Alice Randall wants people to know they have the history of country music all wrong.

From the origins of the banjo as an African instrument to the first country radio hits being sung by Black men, Ms. Randall wants readers to know that country music would not exist without the Black people who shaped it.

The award-winning songwriter, author and Vanderbilt professor visited Featherstone Center for the Arts in Oak Bluffs last week to discuss her latest book, My Black Country: A Journey Through Country Music’s Black Past, Present, and Future.

Ms. Randall, who has worked in the music industry for more than 40 years and in higher education for more than 20 years, is the only Black woman in history to write both a number one country song and an Academy of Country Music video of the year.
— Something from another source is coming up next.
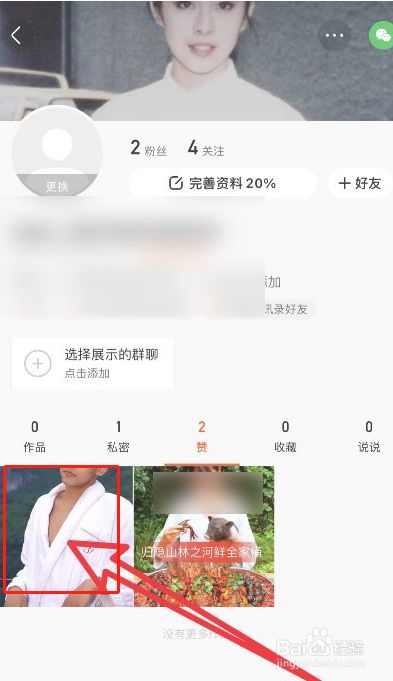 快手找回自己删除视频_快手赞怎么一起删除_快手怎么删除粉丝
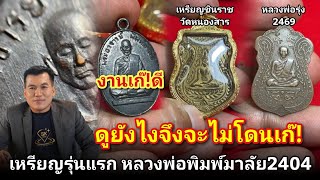 ดูยังไงไม่ให้โดนเก๊! #เหรียญรุ่นแรกหลวงพ่อพิมพ์มาลัย #ชินราชวัดหนองสาร #หลวงพ่อรุ่ง2469 #โอ๊ตบางแพ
As a Black woman in a predominantly white male music industry, Ms. Randall said she spent her early career helping people who did not look like her. And as she learned more about the history of country music in general, she realized that Black contributions to the genre had been “hidden, erased and muted.”

“Country music has never been as white as it says it was,” she told the crowd during her book reading, which took on more of a lecture form as the professor settled into her usual style of teaching.

Ms. Randall’s presentation included the history of country music’s Black roots and the “first family of country music,” which includes DeFord Bailey, Lil Hardin, Ray Charles, Charley Pride,and Herb Jeffries – all responsible for core components of country music.

The earliest writings about what would become known as country music go back even further than this “first family,” though. Ms. Randall noted that Frederick Douglass references the song We Raise De Wheat in his memoir My Bondage and My Freedom, first published in 1855.

Ms. Randall defines country music as containing three key elements: Celtic ballads, African musical influences and evangelical Christianity.

“Country music requires Black influences to be country music. Without them, it becomes something else entirely,” she said.

Harlan Howard famously said that country music was “three chords and the truth.” Ms. Randall builds upon this saying, claiming instead that country music is “three chords and four very particular truths: life is hard, God is real, whiskey and roads and family provide worthy compensations, and the past is better than the present.”

“This last truth is a racial fault line,” Ms. Randall said about the romanticization of the past. For Black country artists, it’s a longing for lost Africa. For white country artists, it’s a longing for the mythical glory of “Dixie.”

This fault line has kept Black country artists from credit, nearly two centuries overdue, she said.

My Black Country does more than provide a comprehensive history of Black country music. It also serves as a memoir of Ms. Randall’s experiences in the country music space and how such a diverse genre can hold such central truths. Her book uses the unwritten and underwritten past of Black artists as a guiding light for future generations of musicians. A companion album of the same name features songs written by Ms. Randall re-recorded by Black female artists, including Rhiannon Giddens and Allison Russell.

Ms. Randall hopes her book will help readers reconsider the histories they have heard all their lives. She feels music is the perfect vehicle through which to reach people.

“Art eclipses pain,” she said. “Art shines a light on the political future… I think art may have a very large role to play in this political moment.”